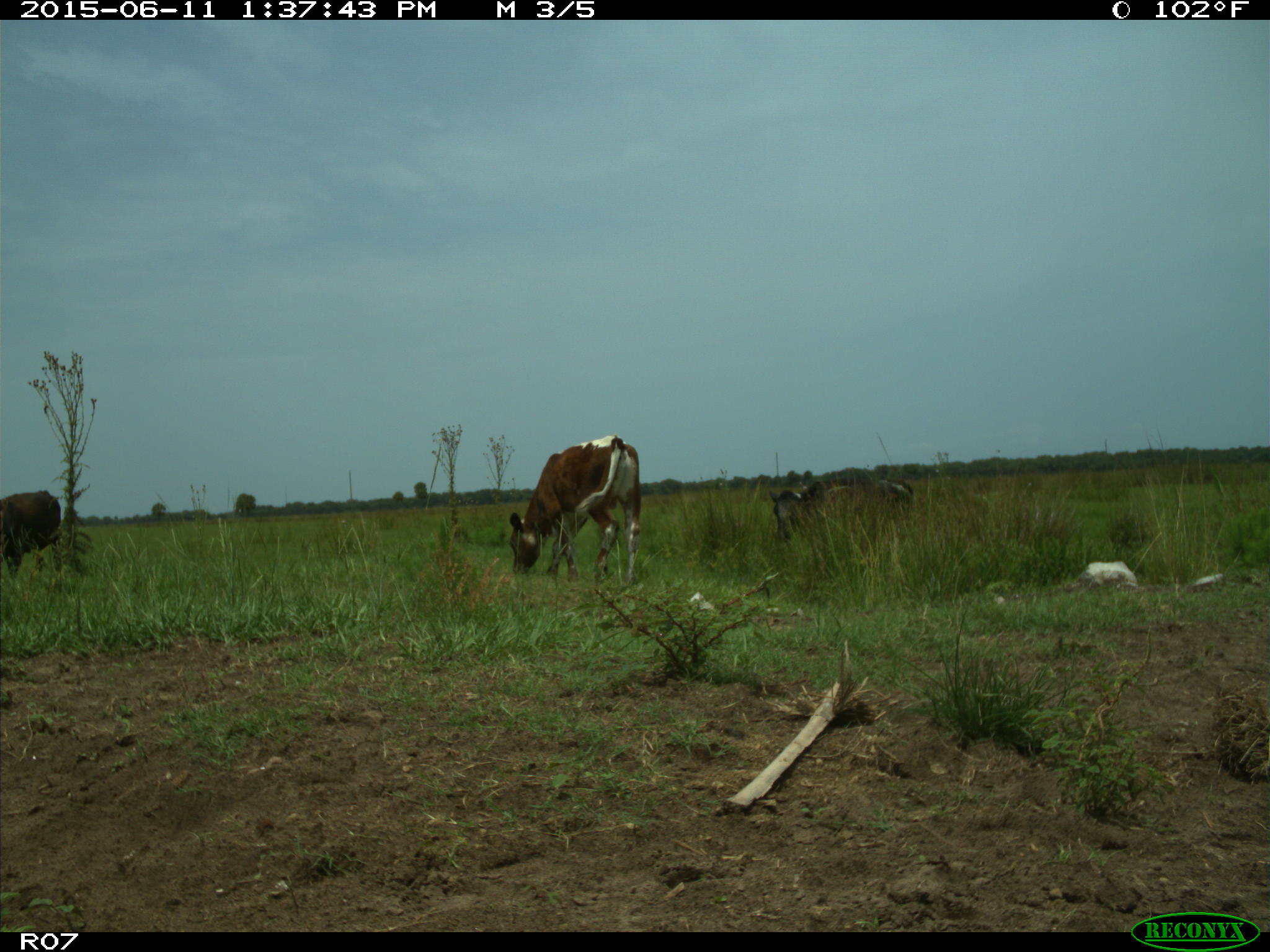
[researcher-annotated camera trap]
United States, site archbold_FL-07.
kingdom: Animalia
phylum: Chordata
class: Mammalia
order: Artiodactyla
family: Bovidae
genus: Bos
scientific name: Bos taurus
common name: domestic cow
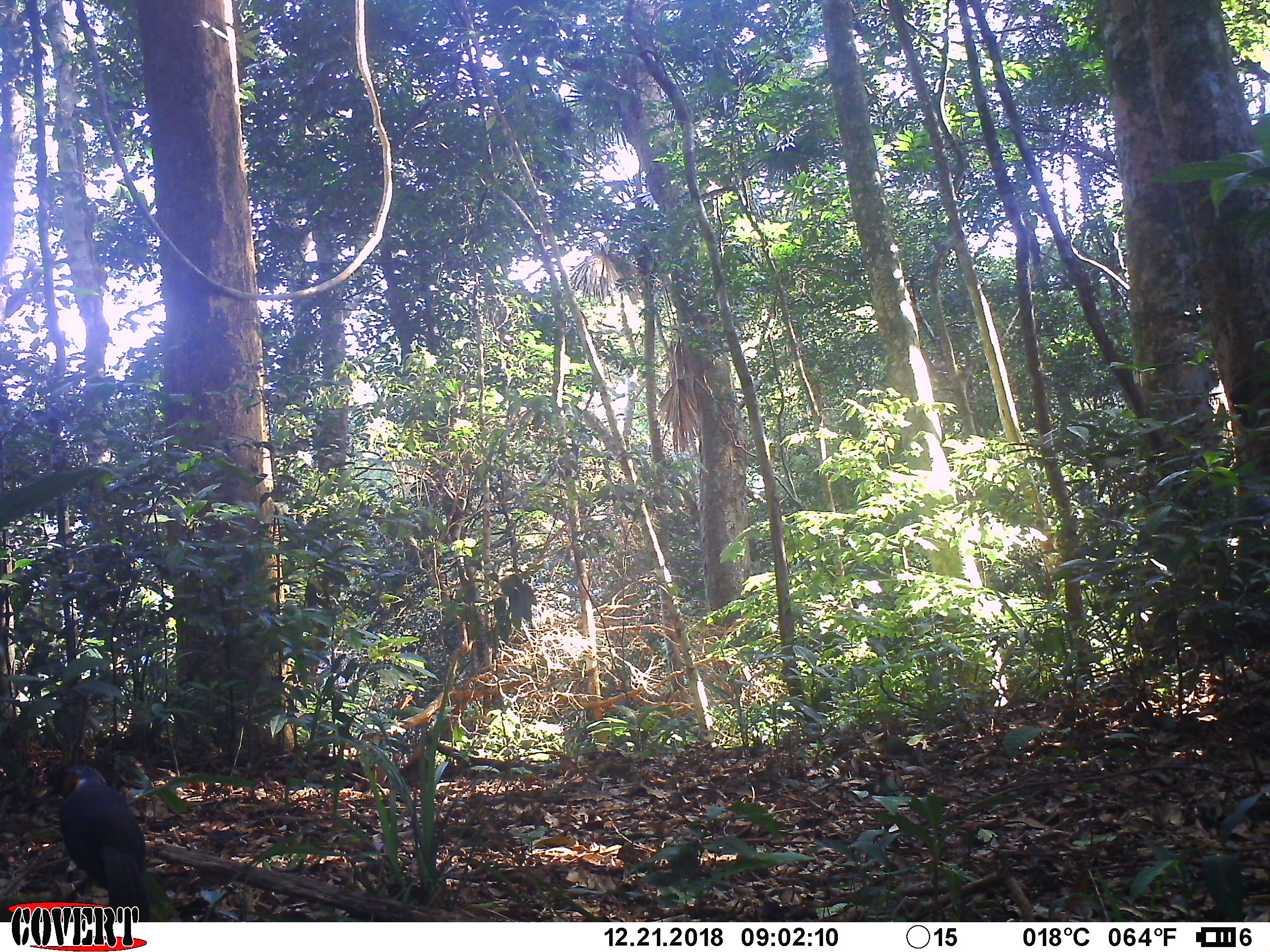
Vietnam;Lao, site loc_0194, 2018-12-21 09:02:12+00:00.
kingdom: Animalia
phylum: Chordata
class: Aves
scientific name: Aves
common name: bird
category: unidentified bird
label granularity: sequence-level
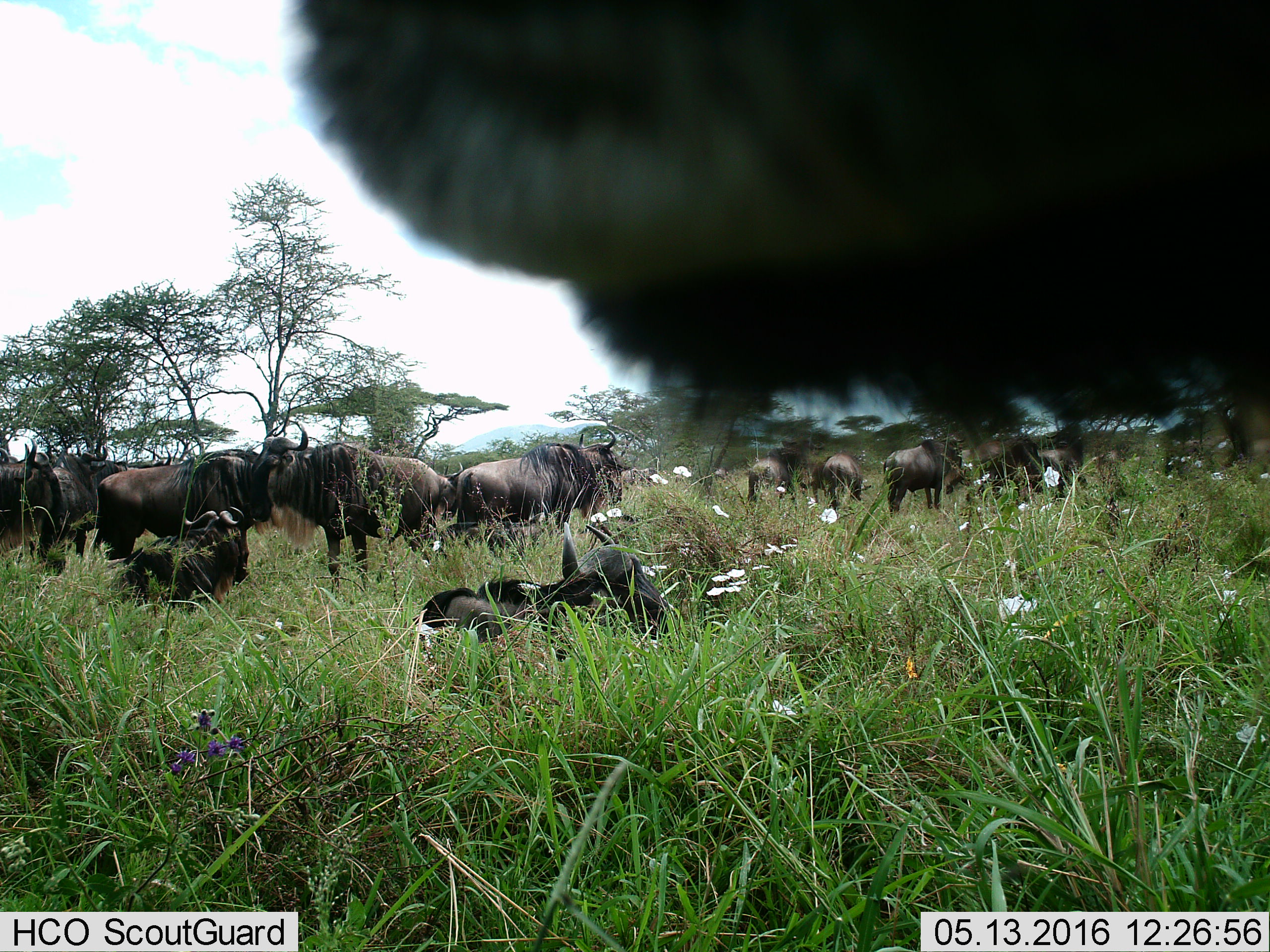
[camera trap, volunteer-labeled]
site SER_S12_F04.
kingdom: Animalia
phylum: Chordata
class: Mammalia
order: Artiodactyla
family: Bovidae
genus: Connochaetes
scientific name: Connochaetes taurinus taurinus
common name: blue wildebeest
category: wildebeestblue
Wildebeestblue (blue wildebeest) (Connochaetes taurinus taurinus), count 11-50. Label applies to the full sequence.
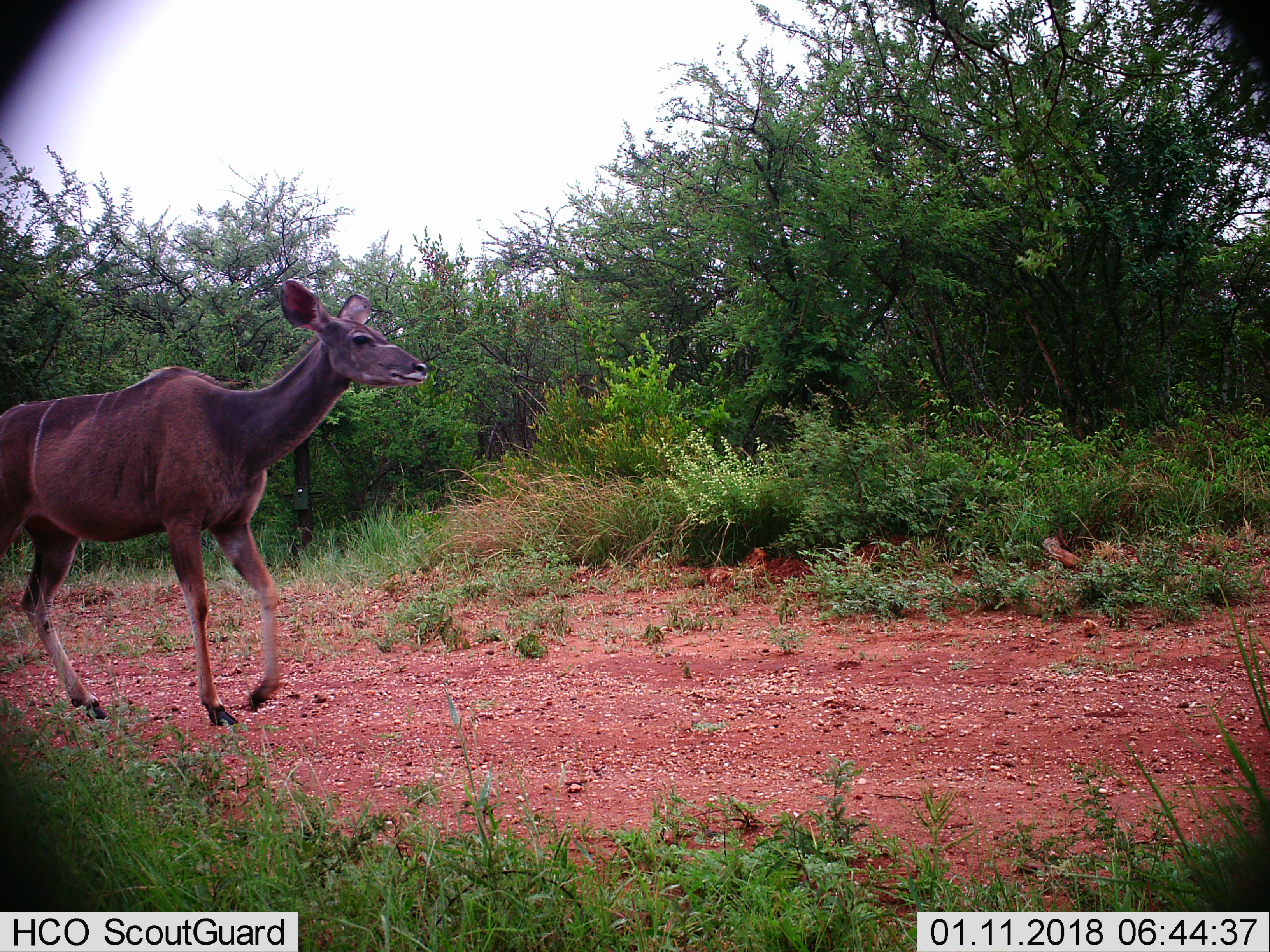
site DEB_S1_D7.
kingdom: Animalia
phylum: Chordata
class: Mammalia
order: Artiodactyla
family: Bovidae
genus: Tragelaphus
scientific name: Tragelaphus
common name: kudu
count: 1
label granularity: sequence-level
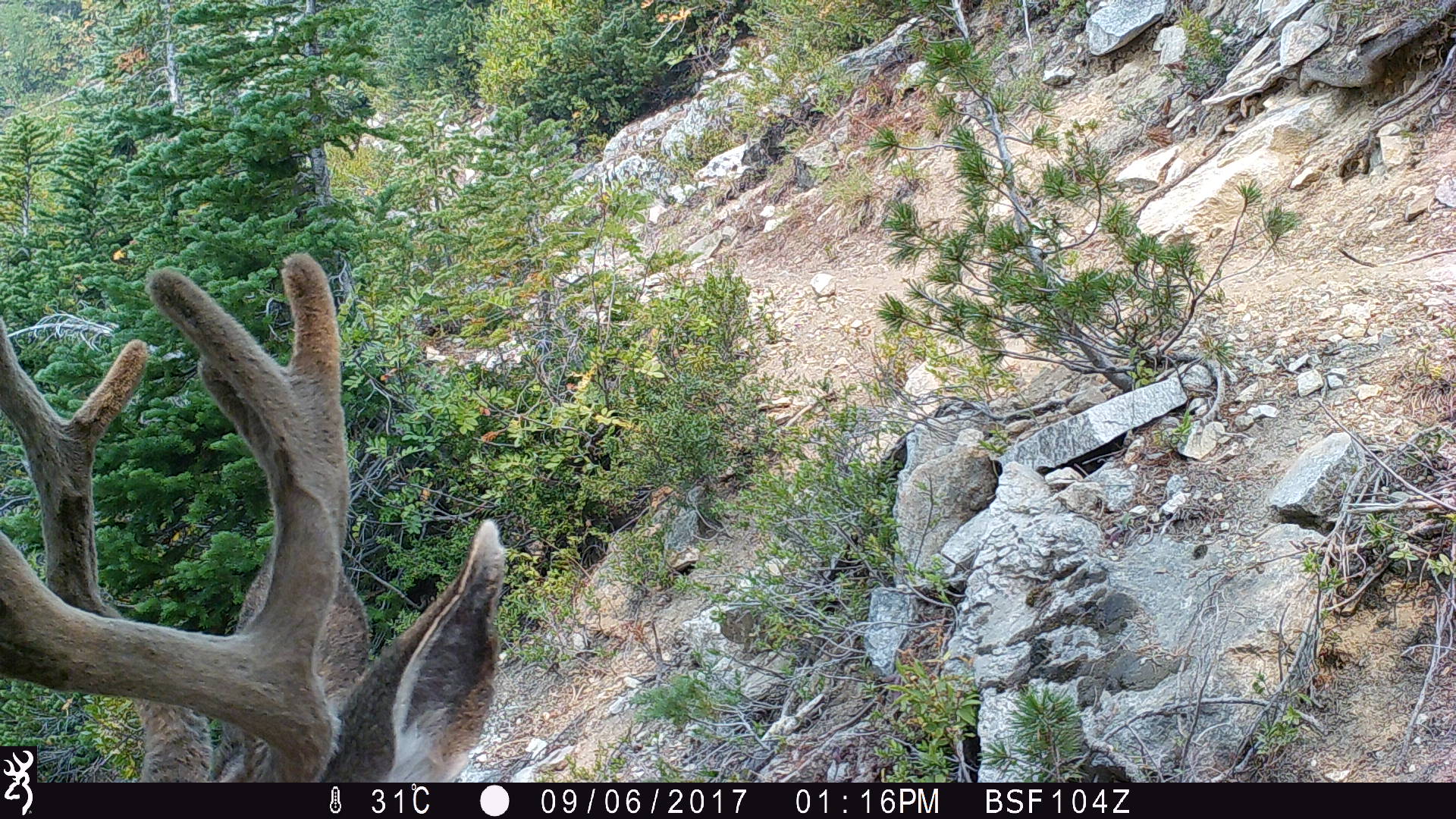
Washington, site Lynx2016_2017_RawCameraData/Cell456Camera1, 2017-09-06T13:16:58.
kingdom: Animalia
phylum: Chordata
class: Mammalia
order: Artiodactyla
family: Cervidae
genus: Odocoileus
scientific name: Odocoileus hemionus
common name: mule deer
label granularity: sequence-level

Your assignment :: All lines from the line with "category: unidentified bird" through the final line of the data, both included, are to be repeated exactly; no other lines and no pictures.

Response below ::
category: unidentified bird
label granularity: sequence-level
[camera trap, volunteer-labeled]
site SER_S12_F04.
kingdom: Animalia
phylum: Chordata
class: Mammalia
order: Artiodactyla
family: Bovidae
genus: Connochaetes
scientific name: Connochaetes taurinus taurinus
common name: blue wildebeest
category: wildebeestblue
Wildebeestblue (blue wildebeest) (Connochaetes taurinus taurinus), count 11-50. Label applies to the full sequence.
site DEB_S1_D7.
kingdom: Animalia
phylum: Chordata
class: Mammalia
order: Artiodactyla
family: Bovidae
genus: Tragelaphus
scientific name: Tragelaphus
common name: kudu
count: 1
label granularity: sequence-level
Washington, site Lynx2016_2017_RawCameraData/Cell456Camera1, 2017-09-06T13:16:58.
kingdom: Animalia
phylum: Chordata
class: Mammalia
order: Artiodactyla
family: Cervidae
genus: Odocoileus
scientific name: Odocoileus hemionus
common name: mule deer
label granularity: sequence-level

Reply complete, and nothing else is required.